--- BEGIN Records provided ---

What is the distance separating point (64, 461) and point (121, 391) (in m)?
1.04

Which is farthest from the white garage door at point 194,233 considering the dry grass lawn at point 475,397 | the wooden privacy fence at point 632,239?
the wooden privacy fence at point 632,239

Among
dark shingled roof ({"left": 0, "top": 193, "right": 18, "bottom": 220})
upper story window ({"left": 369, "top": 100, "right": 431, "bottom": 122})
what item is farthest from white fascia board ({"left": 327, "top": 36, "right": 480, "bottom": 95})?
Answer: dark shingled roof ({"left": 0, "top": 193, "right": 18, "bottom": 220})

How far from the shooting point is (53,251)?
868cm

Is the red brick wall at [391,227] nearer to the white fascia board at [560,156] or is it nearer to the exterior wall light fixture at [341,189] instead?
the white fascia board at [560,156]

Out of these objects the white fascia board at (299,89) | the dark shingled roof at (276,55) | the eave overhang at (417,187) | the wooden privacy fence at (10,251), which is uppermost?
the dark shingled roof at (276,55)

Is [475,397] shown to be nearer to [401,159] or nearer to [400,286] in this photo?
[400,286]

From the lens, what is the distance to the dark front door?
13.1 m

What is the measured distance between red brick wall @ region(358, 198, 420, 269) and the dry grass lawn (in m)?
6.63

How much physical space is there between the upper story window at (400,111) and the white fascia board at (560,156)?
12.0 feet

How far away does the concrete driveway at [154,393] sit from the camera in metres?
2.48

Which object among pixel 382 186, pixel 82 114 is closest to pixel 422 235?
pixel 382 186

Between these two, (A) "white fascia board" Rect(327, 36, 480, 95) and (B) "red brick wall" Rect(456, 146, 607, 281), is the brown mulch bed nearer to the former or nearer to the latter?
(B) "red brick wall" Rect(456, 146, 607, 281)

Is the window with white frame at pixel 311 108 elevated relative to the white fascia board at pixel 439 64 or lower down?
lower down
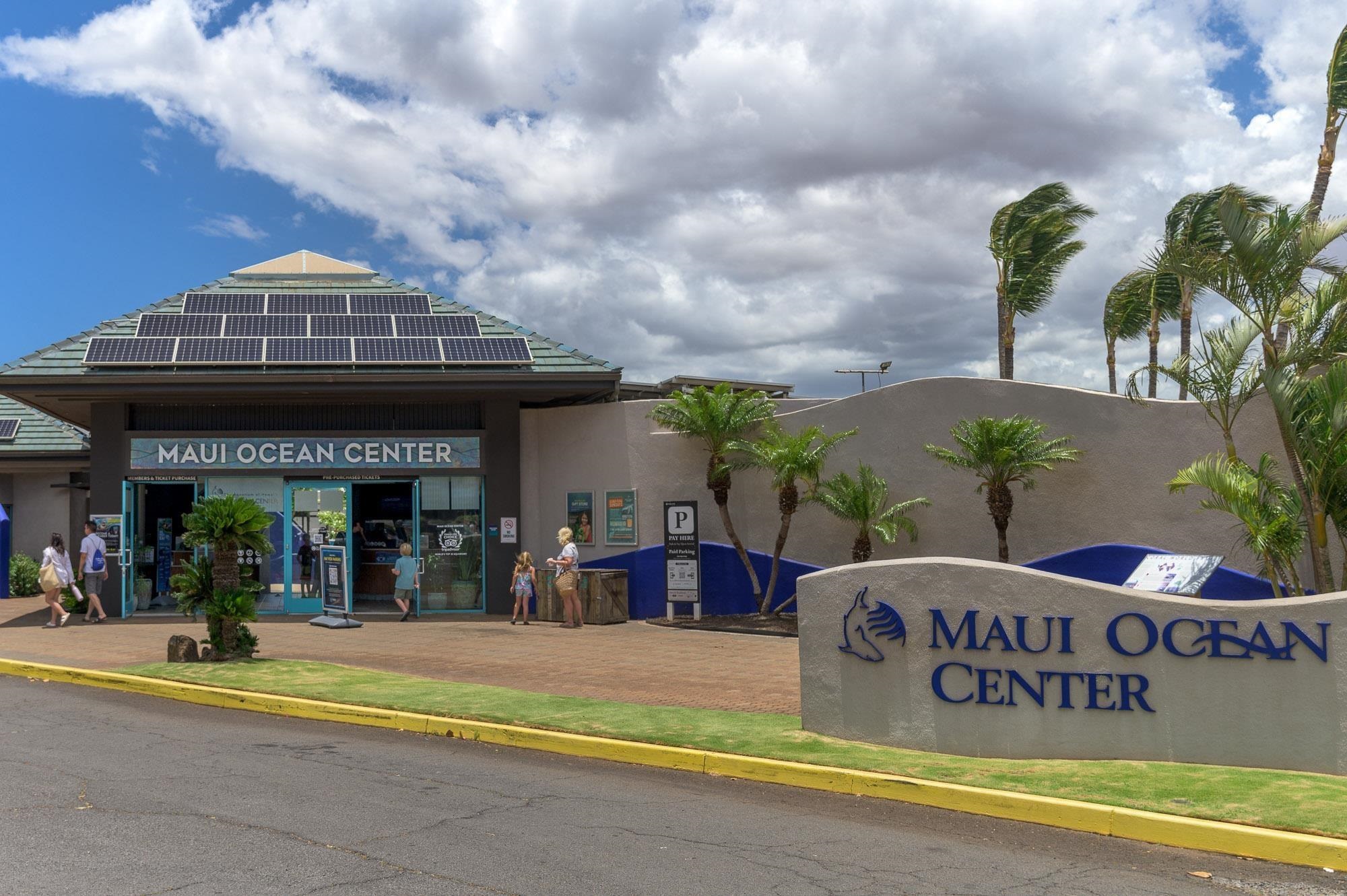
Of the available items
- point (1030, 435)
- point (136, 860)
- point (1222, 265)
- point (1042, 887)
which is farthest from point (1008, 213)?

--- END Records provided ---

Task requirements
Please copy the whole listing above word for word, leaving out the picture.

Answer in full
What is the distance separating point (64, 461) and point (121, 391) (in m)?
1.04

Which is farthest from the white garage door at point 194,233 considering the dry grass lawn at point 475,397 | the wooden privacy fence at point 632,239?
the wooden privacy fence at point 632,239

Among
dark shingled roof ({"left": 0, "top": 193, "right": 18, "bottom": 220})
upper story window ({"left": 369, "top": 100, "right": 431, "bottom": 122})
what item is farthest from white fascia board ({"left": 327, "top": 36, "right": 480, "bottom": 95})?
Answer: dark shingled roof ({"left": 0, "top": 193, "right": 18, "bottom": 220})

How far from the shooting point is (53,251)?
868cm

Is the red brick wall at [391,227] nearer to the white fascia board at [560,156] or is it nearer to the exterior wall light fixture at [341,189] instead?
the white fascia board at [560,156]

Out of these objects the white fascia board at (299,89) | the dark shingled roof at (276,55) | the eave overhang at (417,187) | the wooden privacy fence at (10,251), which is uppermost?
the dark shingled roof at (276,55)

Is [475,397] shown to be nearer to [401,159] or nearer to [400,286] in this photo?
[400,286]

From the lens, what is the distance to the dark front door?
13.1 m

What is the measured distance between red brick wall @ region(358, 198, 420, 269) and the dry grass lawn (in m)?
6.63

How much physical space is there between the upper story window at (400,111) and the white fascia board at (560,156)?
12.0 feet

How far away does the concrete driveway at [154,393] sit from the camera in metres?
2.48

Which object among pixel 382 186, pixel 82 114 is closest to pixel 422 235?
pixel 382 186

Between these two, (A) "white fascia board" Rect(327, 36, 480, 95) and (B) "red brick wall" Rect(456, 146, 607, 281), is the brown mulch bed nearer to the former or nearer to the latter?
(B) "red brick wall" Rect(456, 146, 607, 281)

Is the window with white frame at pixel 311 108 elevated relative to the white fascia board at pixel 439 64 or lower down?
lower down
Of the available items
- point (1030, 435)
- point (136, 860)
- point (1222, 265)
- point (1042, 887)
which is farthest from point (1008, 213)?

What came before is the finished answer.